Stored data entries
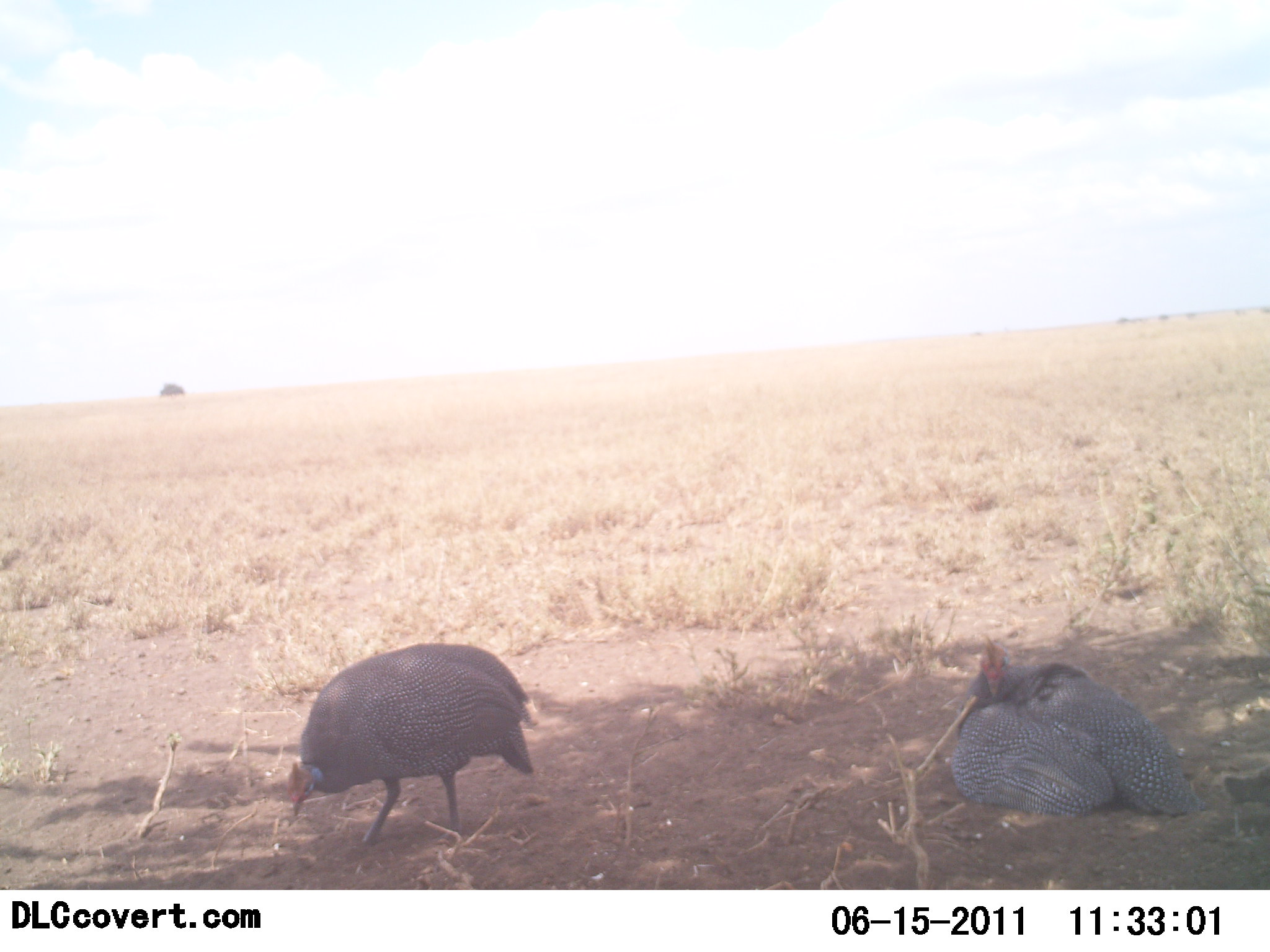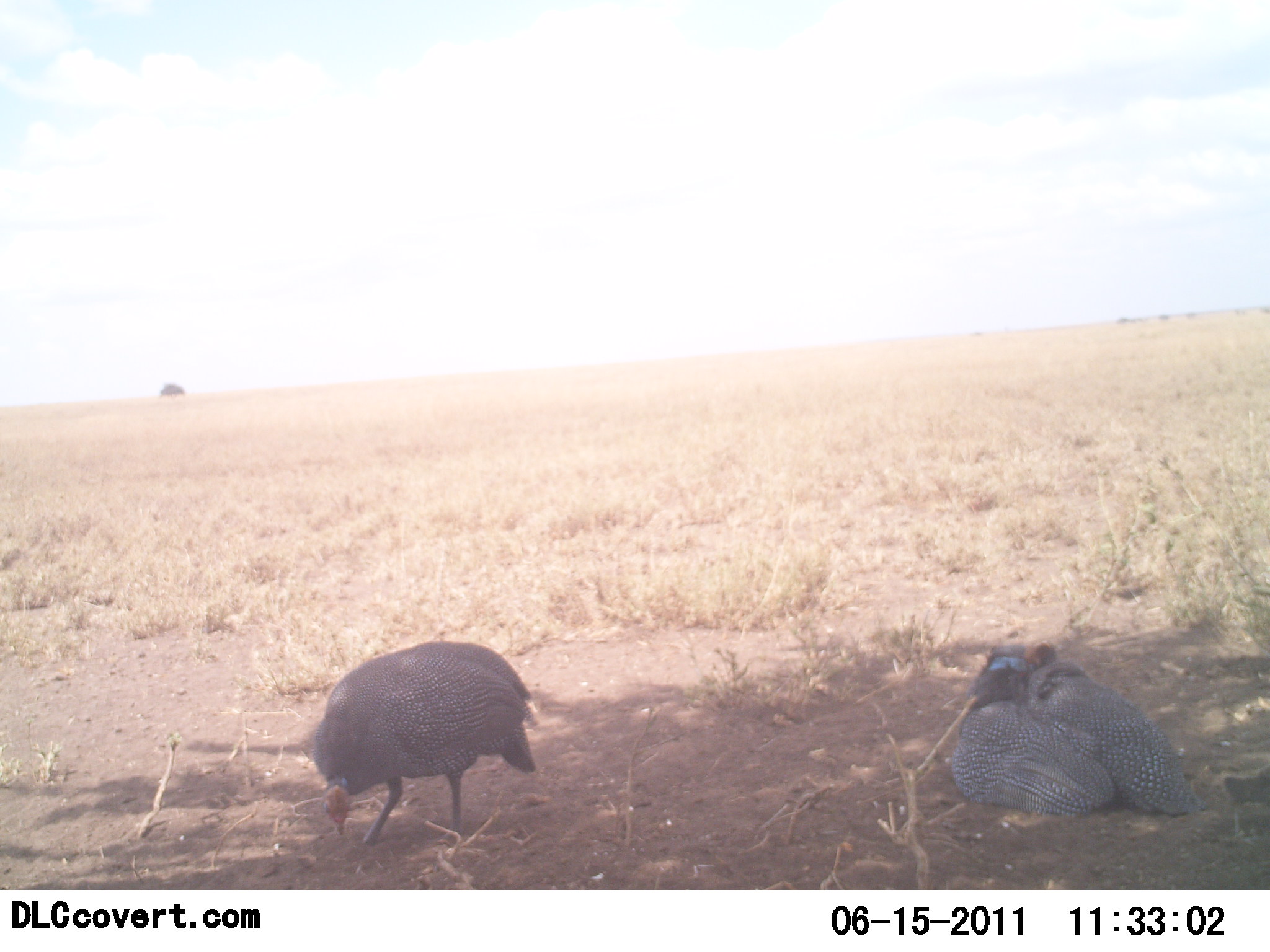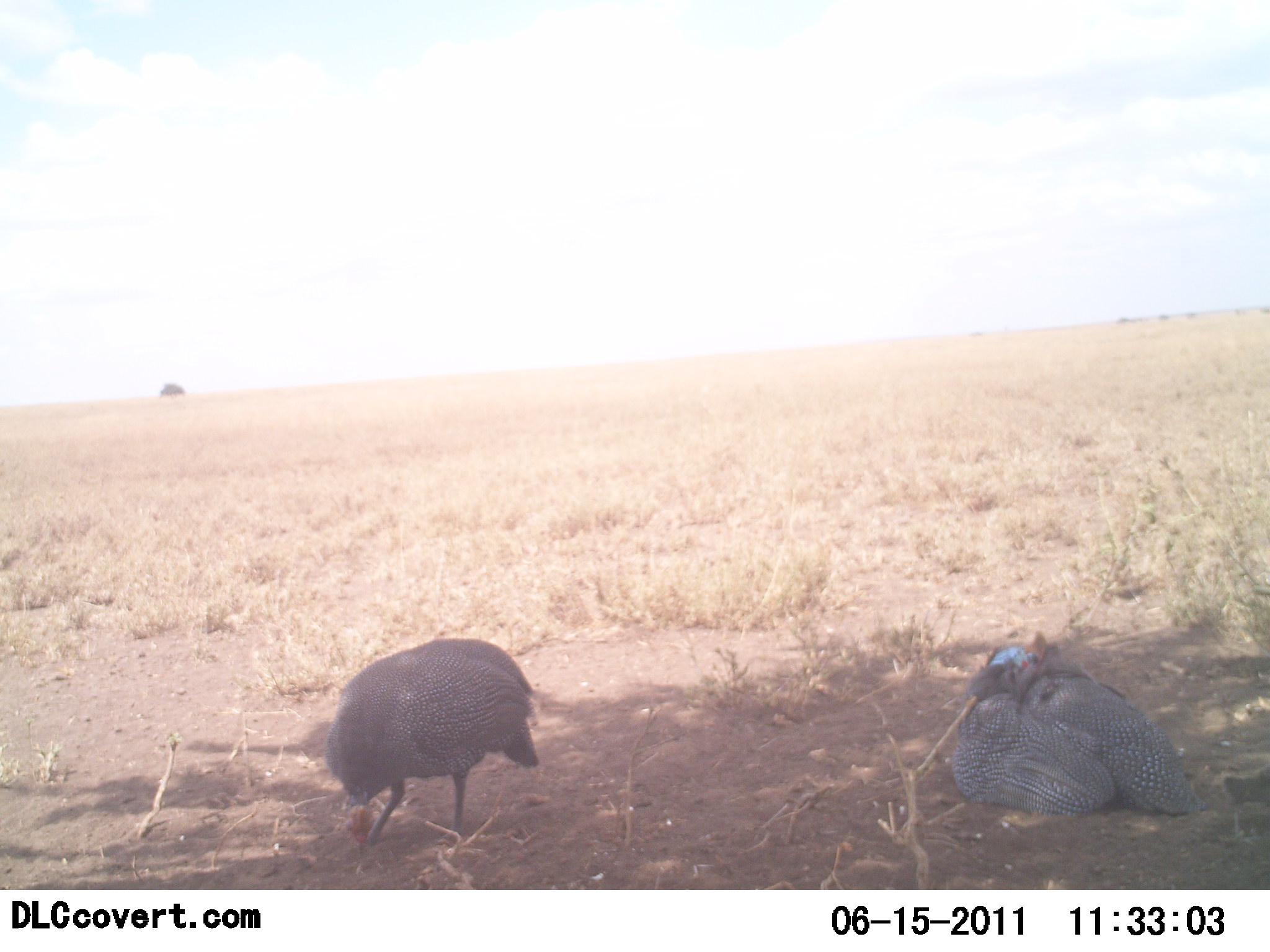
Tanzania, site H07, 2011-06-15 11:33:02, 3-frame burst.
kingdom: Animalia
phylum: Chordata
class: Aves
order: Galliformes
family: Numididae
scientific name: Numididae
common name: guinea fowl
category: guineafowl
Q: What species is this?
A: Guineafowl (guinea fowl) (Numididae).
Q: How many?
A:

- _ABOUT THIS TASK_: From the first line to the last, set down the records above exactly and skip the pictures.

- _RESPONSE AREA_:
Tanzania, site H07, 2011-06-15 11:33:02, 3-frame burst.
kingdom: Animalia
phylum: Chordata
class: Aves
order: Galliformes
family: Numididae
scientific name: Numididae
common name: guinea fowl
category: guineafowl
Q: What species is this?
A: Guineafowl (guinea fowl) (Numididae).
Q: How many?
A:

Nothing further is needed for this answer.